Em 2020, finalmente Kabuga foi preso na França, já com mais de oitenta anos. No ano passado, os juízes de Haia consideraram-no incapaz de ser julgado por acusações de genocídio e crimes contra a humanidade, encerrando assim um processo judicial que o acusava há muitos anos.

Mas a história de Kabuga poderia ter tomado um rumo diferente. Em julho de 1994, quando o genocídio estava chegando ao fim, Kabuga entrou na Suíça com um visto. Quatro semanas depois, os suíços expulsaram-no para o Zaire, hoje República Democrática do Congo, por razões que permanecem obscuras. Ele então desapareceu.

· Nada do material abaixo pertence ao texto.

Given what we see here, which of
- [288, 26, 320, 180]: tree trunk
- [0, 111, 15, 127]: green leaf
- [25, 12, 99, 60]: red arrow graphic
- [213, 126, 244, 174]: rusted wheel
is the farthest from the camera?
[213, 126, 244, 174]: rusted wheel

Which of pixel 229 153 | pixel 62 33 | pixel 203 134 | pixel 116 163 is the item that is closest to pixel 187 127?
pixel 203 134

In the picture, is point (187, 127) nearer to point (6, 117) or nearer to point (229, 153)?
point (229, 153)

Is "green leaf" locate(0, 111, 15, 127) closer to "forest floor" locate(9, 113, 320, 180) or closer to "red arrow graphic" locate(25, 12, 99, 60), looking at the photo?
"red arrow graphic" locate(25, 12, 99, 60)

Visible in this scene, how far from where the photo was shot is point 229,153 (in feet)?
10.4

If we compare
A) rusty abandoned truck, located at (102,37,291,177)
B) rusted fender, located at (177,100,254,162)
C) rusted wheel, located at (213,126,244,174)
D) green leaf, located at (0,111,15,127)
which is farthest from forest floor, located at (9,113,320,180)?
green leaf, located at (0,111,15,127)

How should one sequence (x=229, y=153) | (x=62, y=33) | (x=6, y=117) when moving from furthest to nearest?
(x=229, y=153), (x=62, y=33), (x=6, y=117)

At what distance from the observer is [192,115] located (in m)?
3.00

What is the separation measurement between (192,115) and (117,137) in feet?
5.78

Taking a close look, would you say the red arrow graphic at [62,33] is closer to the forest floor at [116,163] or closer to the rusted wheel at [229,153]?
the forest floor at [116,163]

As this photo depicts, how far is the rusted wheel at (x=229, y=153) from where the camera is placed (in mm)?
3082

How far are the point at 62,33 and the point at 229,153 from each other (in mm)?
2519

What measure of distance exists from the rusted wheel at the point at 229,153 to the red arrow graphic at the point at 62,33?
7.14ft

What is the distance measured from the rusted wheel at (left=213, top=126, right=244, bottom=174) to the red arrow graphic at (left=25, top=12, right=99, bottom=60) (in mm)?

“Uma das razões pelas quais Kabuga conseguiu escapar da justiça durante tanto tempo se deve à postura da Suíça”, afirma a parlamentar do Partido Verde, Christine Badertscher. “A Suíça muito provavelmente teria tido a oportunidade de prendê-lo em 1994.”

Os suíços estão agora prontos para revisitar o caso. Em fevereiro, o parlamento aprovou o pedido de Badertscher para que o governo fizesse uma análise histórica detalhada esclarecendo o papel da Suíça no episódio. O prazo para conclusão do relatório é de dois anos.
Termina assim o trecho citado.